The boss of one of the biggest institutional landlords has told its shareholders that it’s being boosted by the Renters Rights Act.
Helen Gordon, chief executive at Grainger, announced strong half year results for her company and says: “Earlier this month the new Renters Rights Act took effect, which we have supported from the beginning.
“The new legislation strikes a balance between tenant and landlord rights, albeit it is contributing to structural changes in the sector with smaller, private landlords exiting, and larger scale, professional landlords gaining market share.
“… Grainger’s rental income is underpinned by wage inflation, with a diversified, growing customer base and targeted asset clusters in the UK’s biggest cities.
“We have limited energy cost exposure, insulating us and our customers from inflationary cost pressures over the coming months.
“We remain focused on our financial discipline and have a clear capital allocation strategy designed to deliver shareholder value, with a focus on reducing net debt from our disposals programme in order to offset higher interest rates as our low-cost debt facilities mature.

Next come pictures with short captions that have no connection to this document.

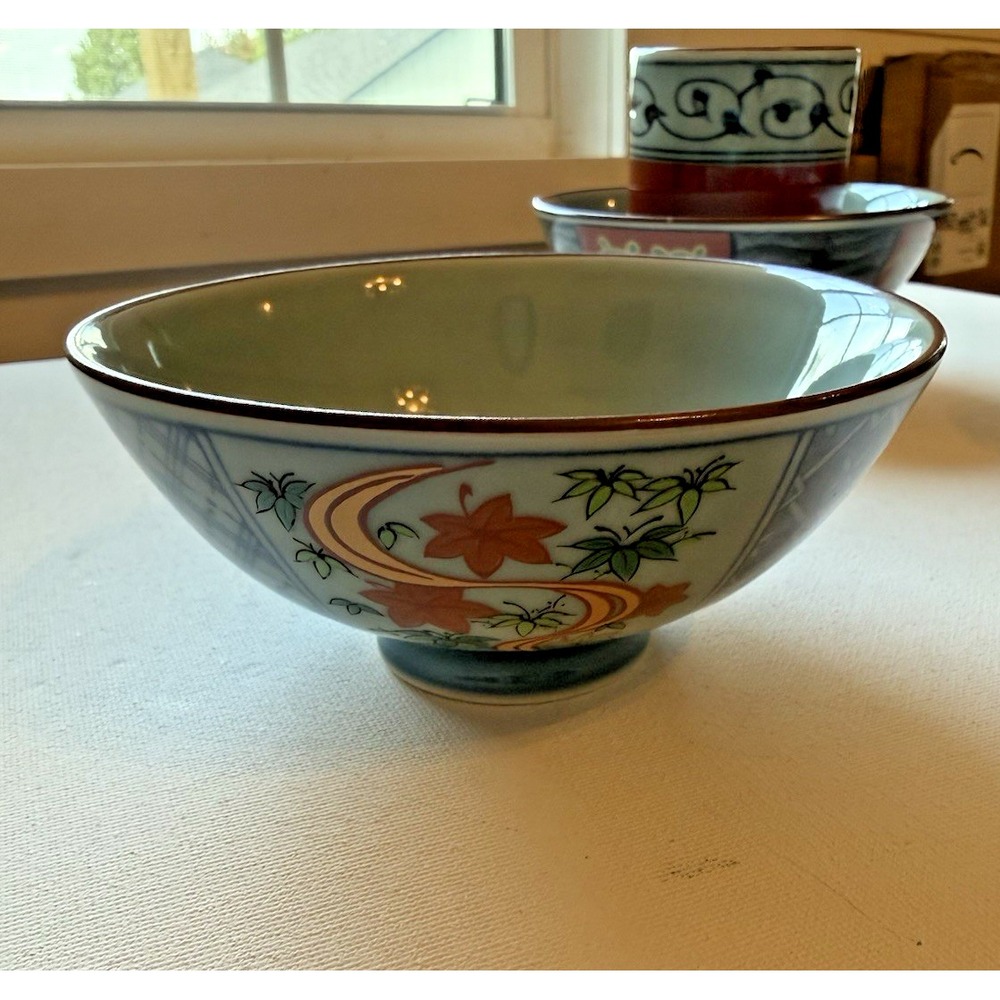 Yunomi Tea Cup & Rice Bowl Set VTG Arita Ware Orchid Kiln 10 Pc Japan Signed - Picture 5 of 16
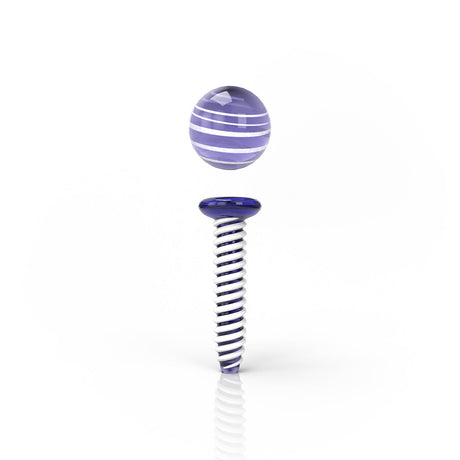 Honeybee Herb Dab Screw Set in Blue Stripes - Borosilicate Glass Terp Tool for Rigs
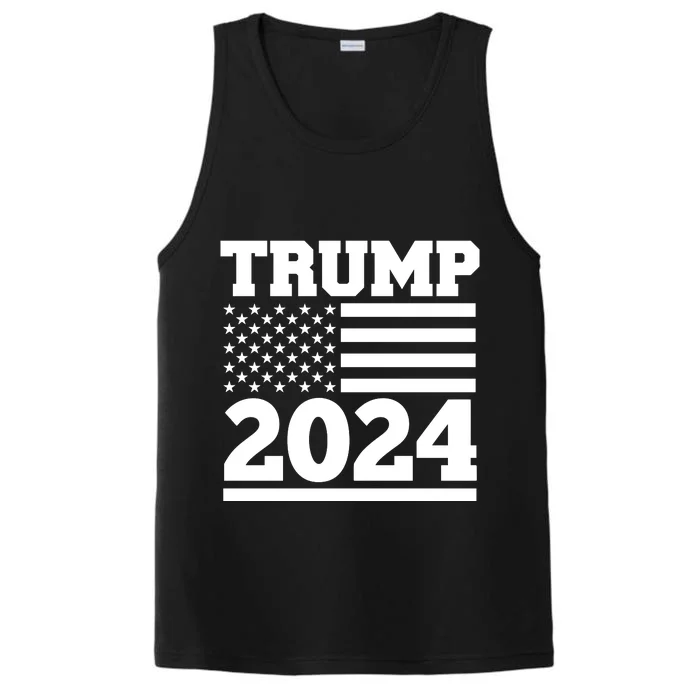 Jumbo Print Trump 2024 Usa Flag Performance Tank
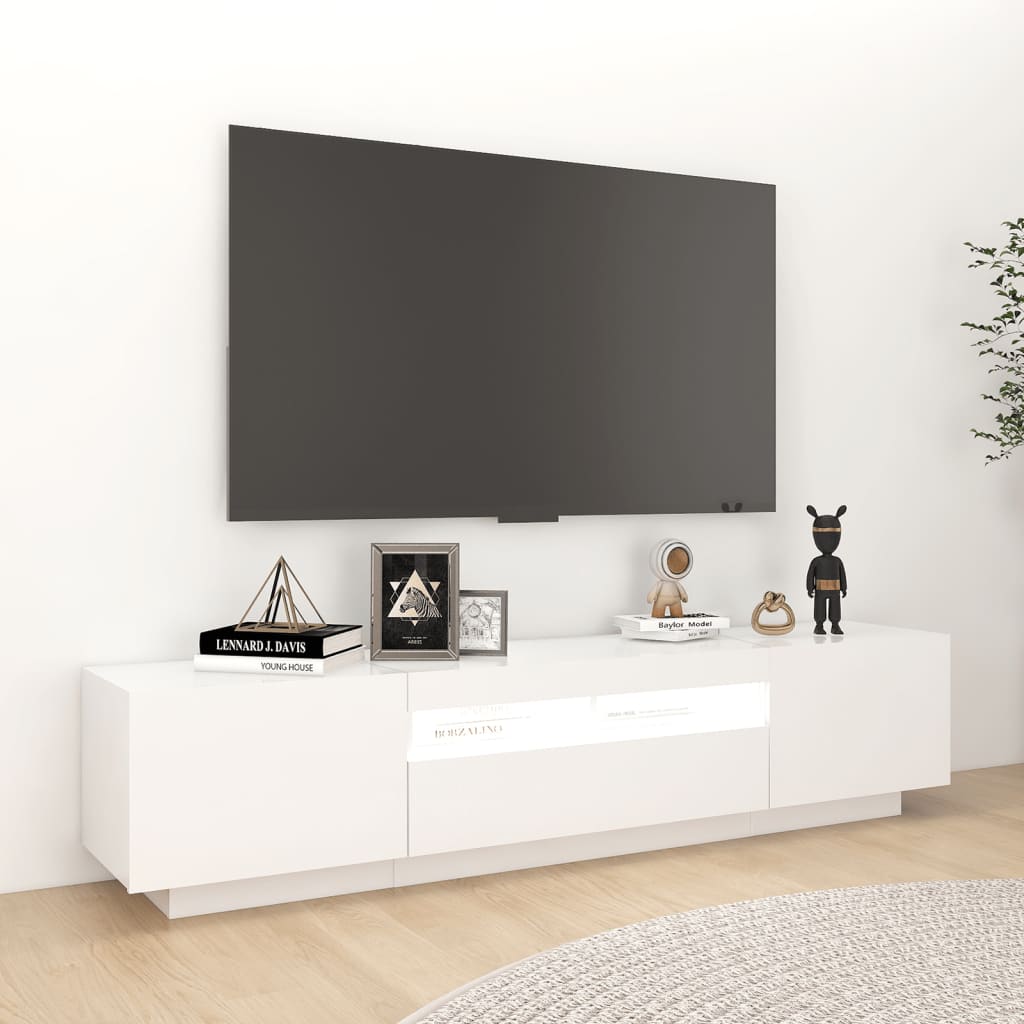 TV Cabinet with LED Lights White 180x35x40 cm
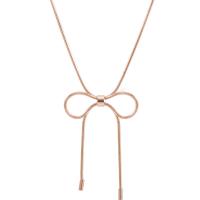 Titanium Steel Necklace Bowknot for woman rose gold color Length 38 cm Sold By PC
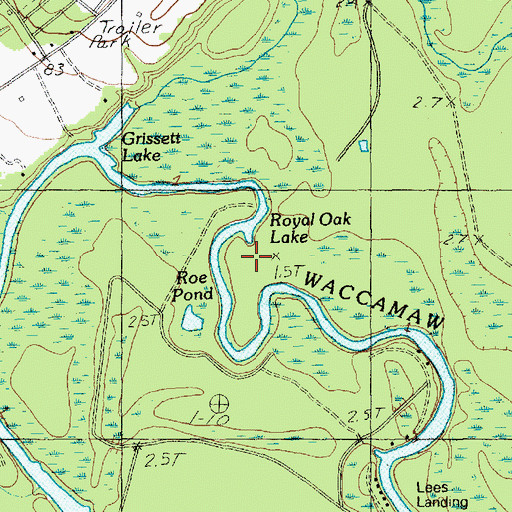 Topographic Map of Royal Oak Lake, SC
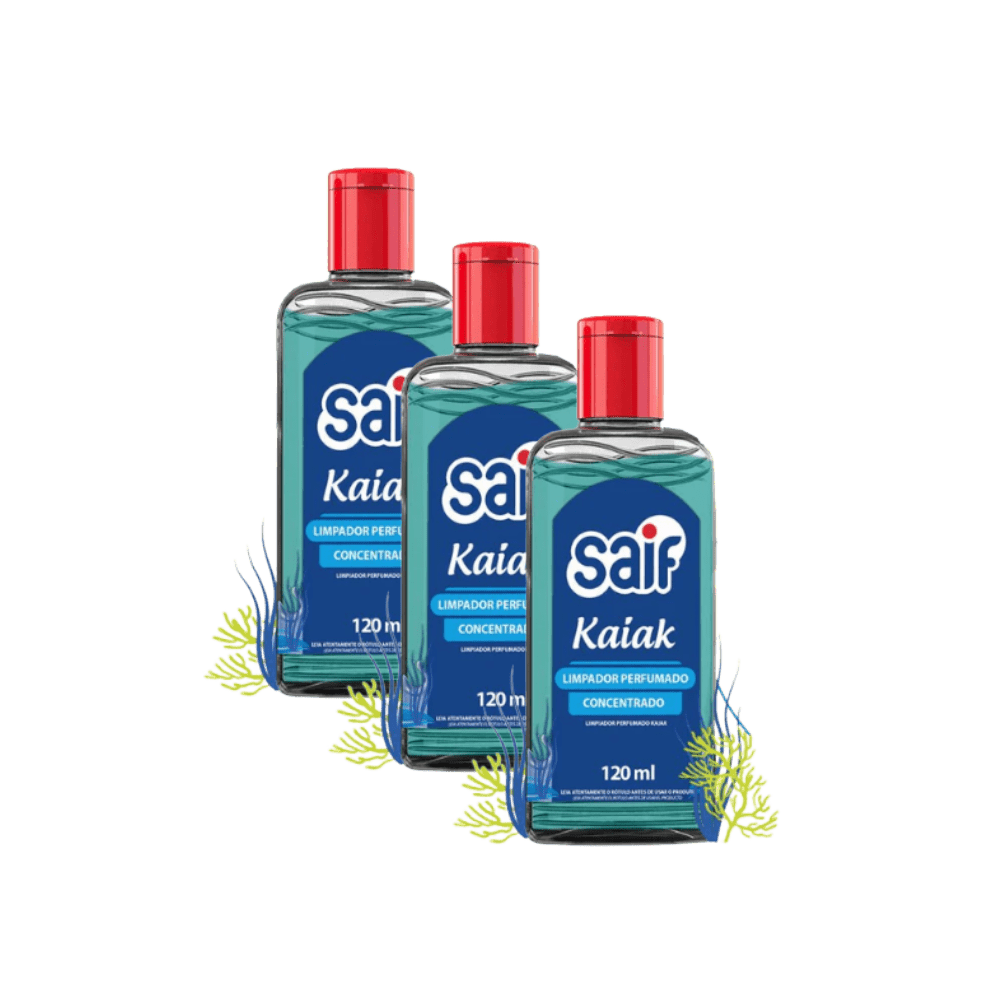 Kit 3 Limpadores Perfumados Concentrados 120ml Saif Kaiak - e - dona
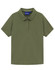 A ladies' short-sleeve polo shirt in olive green with a collar and a logo on the neckline.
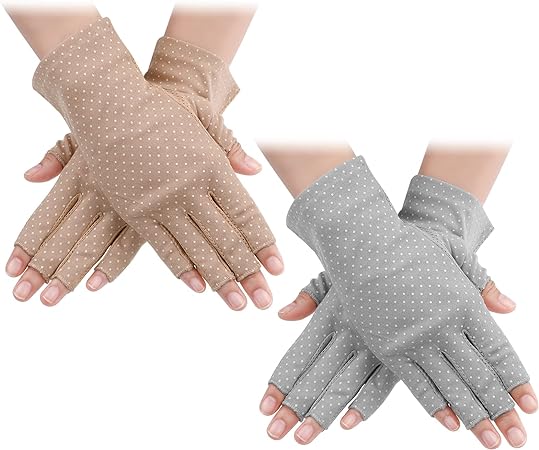 Yolev 2 Pairs Sunblock Fingerless Gloves for Women Non-Slip UV Sun Protection Gloves Driving Gloves for Summer Outdoor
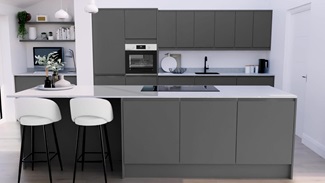 Clerkenwell Gloss Slate Grey EKES Island Main Set Shot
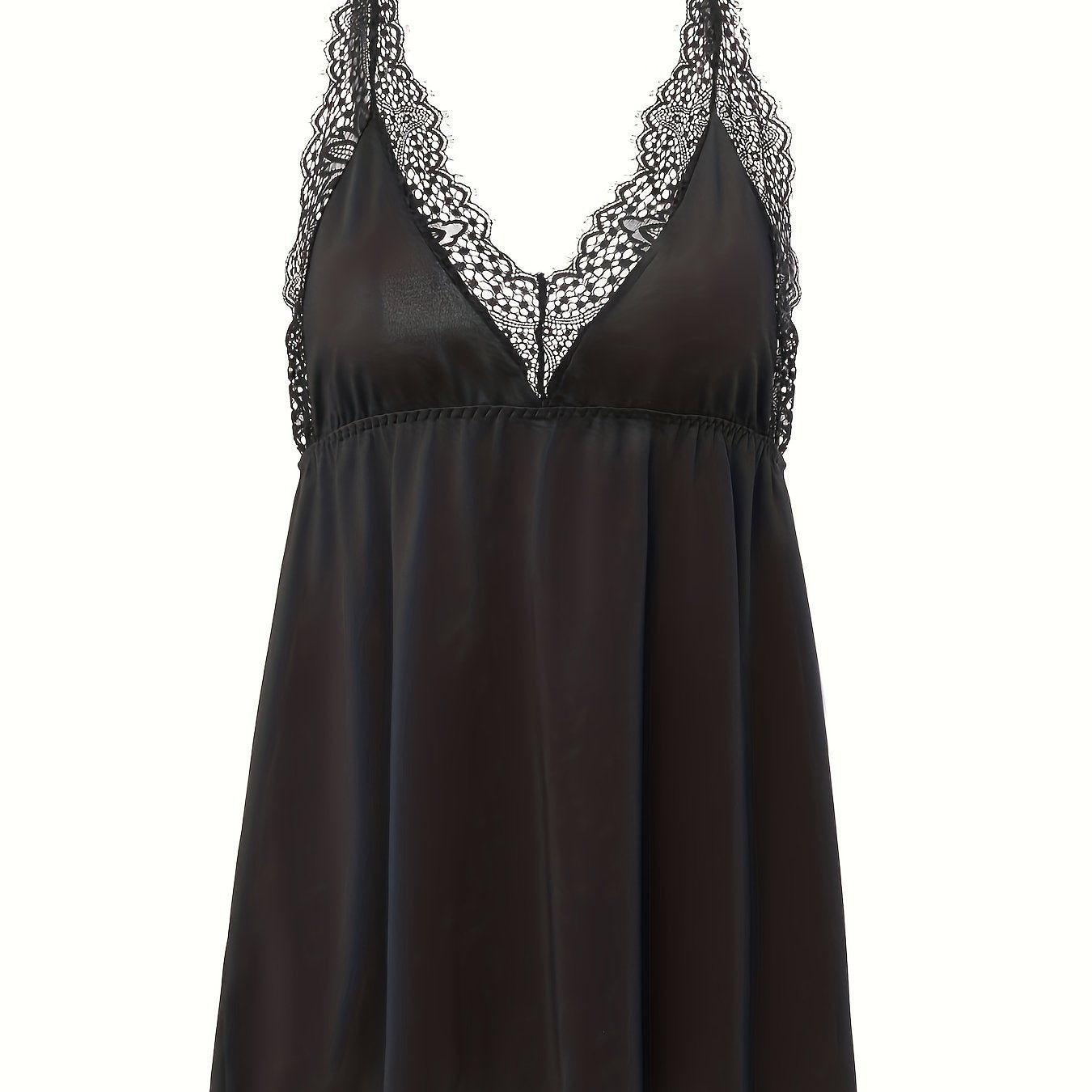 Lace V Neck Babydoll Dress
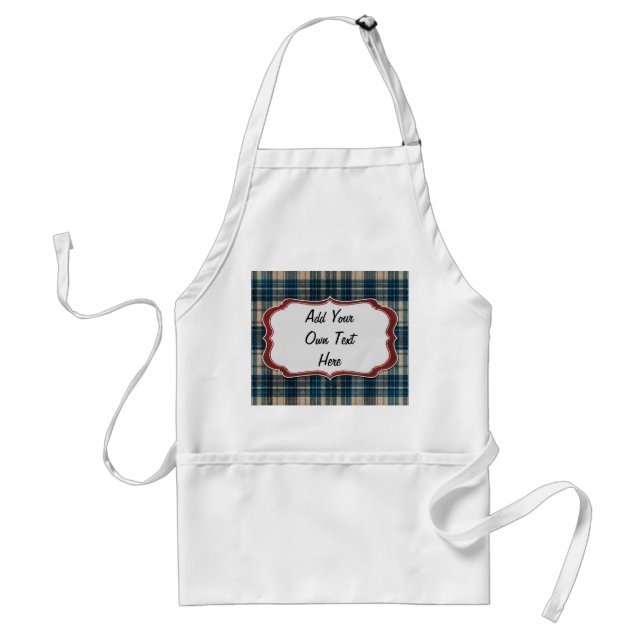 blue flannel background label standard apron (Front)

“And as we complete our committed pipeline of high quality Build To Rent schemes our earnings will grow as we leverage our sector-leading operational platform.”
Grainger is the UK’s only listed, scaled, BTR operation and Gordon says the firm “continues to benefit from a structurally undersupplied rental market and long‑duration, inflation‑linked income. The outlook for Grainger is excellent.”
The firm’s figures make happy reading for its shareholders.
In the six months ending March 31 this year the Newcastle-headquartered business generated net rental income of £66.1m.
That’s up from £61.3m in the prior year.
EPRA Earnings were up 4% to £31.4m.
Following an outward yield shift and subsequent modest valuation decline, an IFRS loss of £14.6m was recorded, down from a profit of £74m.
Despite this, the company raised its dividend by 3% to 2.94p per share.